COS-1 cells transfected with GFP-tagged MTM1 and plated onto collagen coated pre-patterned aclar grids were treated with hypo-osmotic shock, imaged by time-lapse confocal microscopy then fixed by high pressure freezing. (A–C) The reference coordinates are used to record the position of the selected cell with fluorescence (A), bright field microscopy (B) or both (C). (D) Representative images of the time-lapse video (Supplementary video 4, online), the image at 235 s was the last image before high pressure freezing. (E–F) Examples of a needle structure in immuno-EM labeling using anti-GFP antibody. Arrows in (D–F) point to the same structure. Needles are found associated with the plasma membrane. The cell position, its global shape, the position of the nucleus (N) and of a large vacuole (star) were used to confirm the identity of the cell and to perform the correlation. (G) Micrographs of consecutive sections from the same region as in F showing the distribution of the gold labeling (anti-GFP) at the plasma membrane.
Figure 4.
Correlative light and scanning electron microscopy.
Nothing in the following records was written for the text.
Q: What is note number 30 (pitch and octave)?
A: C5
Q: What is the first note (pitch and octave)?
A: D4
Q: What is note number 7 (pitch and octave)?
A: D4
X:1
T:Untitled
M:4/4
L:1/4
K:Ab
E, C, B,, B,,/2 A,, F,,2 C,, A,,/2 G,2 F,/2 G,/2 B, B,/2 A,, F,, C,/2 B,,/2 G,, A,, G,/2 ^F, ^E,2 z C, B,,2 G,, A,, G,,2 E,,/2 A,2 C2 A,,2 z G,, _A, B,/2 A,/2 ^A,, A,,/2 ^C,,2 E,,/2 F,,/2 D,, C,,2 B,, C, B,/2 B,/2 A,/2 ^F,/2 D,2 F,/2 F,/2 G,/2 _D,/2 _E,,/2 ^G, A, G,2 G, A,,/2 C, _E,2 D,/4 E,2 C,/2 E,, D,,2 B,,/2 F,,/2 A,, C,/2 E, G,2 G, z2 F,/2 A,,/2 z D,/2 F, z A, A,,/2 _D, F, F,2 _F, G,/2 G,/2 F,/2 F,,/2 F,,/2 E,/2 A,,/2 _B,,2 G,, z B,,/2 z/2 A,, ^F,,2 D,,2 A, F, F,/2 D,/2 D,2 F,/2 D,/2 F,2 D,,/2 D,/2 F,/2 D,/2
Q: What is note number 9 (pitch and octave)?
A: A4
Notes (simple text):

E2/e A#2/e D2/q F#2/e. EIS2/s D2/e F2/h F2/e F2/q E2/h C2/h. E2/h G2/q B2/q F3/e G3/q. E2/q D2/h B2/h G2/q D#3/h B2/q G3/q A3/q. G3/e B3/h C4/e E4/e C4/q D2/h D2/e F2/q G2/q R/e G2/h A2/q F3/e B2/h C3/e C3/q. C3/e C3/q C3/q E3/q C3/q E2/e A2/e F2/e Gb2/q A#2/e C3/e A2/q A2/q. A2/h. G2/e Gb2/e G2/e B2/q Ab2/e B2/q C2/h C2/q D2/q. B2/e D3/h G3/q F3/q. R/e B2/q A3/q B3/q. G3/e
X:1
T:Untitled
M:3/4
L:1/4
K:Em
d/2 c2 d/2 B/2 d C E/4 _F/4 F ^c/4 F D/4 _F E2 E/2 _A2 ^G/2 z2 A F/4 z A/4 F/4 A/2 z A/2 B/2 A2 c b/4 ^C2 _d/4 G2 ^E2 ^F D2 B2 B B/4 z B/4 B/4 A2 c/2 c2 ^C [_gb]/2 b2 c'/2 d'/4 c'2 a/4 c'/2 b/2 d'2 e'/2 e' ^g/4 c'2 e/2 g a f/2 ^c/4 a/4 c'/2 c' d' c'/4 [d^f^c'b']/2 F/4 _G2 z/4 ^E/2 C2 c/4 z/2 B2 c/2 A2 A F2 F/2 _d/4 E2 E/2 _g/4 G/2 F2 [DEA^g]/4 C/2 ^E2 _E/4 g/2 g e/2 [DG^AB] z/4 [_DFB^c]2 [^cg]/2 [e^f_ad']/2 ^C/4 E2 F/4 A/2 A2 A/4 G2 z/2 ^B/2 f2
COS-1 cells transfected with GFP-tagged MTM1 were treated with a hypo-osmotic shock for 10 min, imaged with confocal microscopy and processed for scanning-EM. (A) Confocal fluorescence, (B) bright field and (C) scanning-EM images of a GFP-positive cell on top of the reference grid. (D) Enlargement of (C). (E) The superposition of confocal (z-stack of 3.52 µm) and scanning-EM images shows that the needles do not fit with filopodia but correspond to dorsal ruffles.
Figure 5.
COS-1 cells transfected with GFP-tagged BIN1 were imaged by confocal microscopy, fixed by high pressure freezing and processed for 60 nm thick serial sections. Sections were then labeled with anti-GFP antibody and gold particles. (A) Representative image (z projection of 3 confocal sections of 0.28 µm in depth) of the fluorescent BIN1 tubules radiating from/to the perinuclear region. (B) One over 30 serial thin sections showing the transmission-EM image of the same cell as in (A). (C) At higher magnification, the immunostaining is visible over various perinuclear structures highlighted in yellow. Other organelles such as mitochondria, Golgi complex, endosomal vesicles, that were unstained, are modeled in white. (D) When rendering the whole stack of serial sections, the immunogold labeling can be projected onto the representative transmission-EM picture, showing a good correlation with the dense perinuclear GFP signal recorded on living cells. (E and F) The model displays the distribution of the anti GFP immunogold staining in the volume of the perinuclear region, (G–J) The full z stack recording was processed with Imaris to reconstruct a 3D model (green) of the GFP fluorescence. The region analyzed by EM has been color-coded in yellow, showing a good correlation with the gold labeling displayed in D-F. (K–M) Correlation analysis of other z planes showed localization of GFP-BIN1 at plasma membrane invaginations. The confocal image shown in K corresponds to the Z projection of the five stacks shown in the Figure S6 (online). The EM micrograph of the corresponding thin sections as well as additional BIN1-positive membrane tubules and structures are shown in Figure S6 (online).
Figure 6.
CLEM and tomography reconstruction.
COS-1 cells transfected with GFP-BIN1 were imaged by confocal microscopy, fixed by high pressure freezing and processed to 200 nm thick sections. A tomogram was reconstructed from 139 tilted images (from −69 to 69°) and manually segmented to highlight the fluorescent tubules observed previously by confocal microscopy. (A) Representative confocal z-stack projection of a transfected cell, showing GFP-BIN1 tubules. Insert: magnified view of a tubule adjacent to the nucleus. (B) Corresponding transmission-EM picture. (C and D) Higher magnifications of the area selected in (B) showing a bundle of tubules (arrowhead) passing next to the cell nucleus, in the same region highlighted in (A). (E) Top view of the 3D model depicting membrane tubules in yellow, mitochondria, nuclear envelope, endosomal vesicles and lysosomes in grey, microtubules in red and actin filament in black. A 3D video of the tomogram is available (Video S8, online). L: lysosome; M: mitochondria; N: nucleus.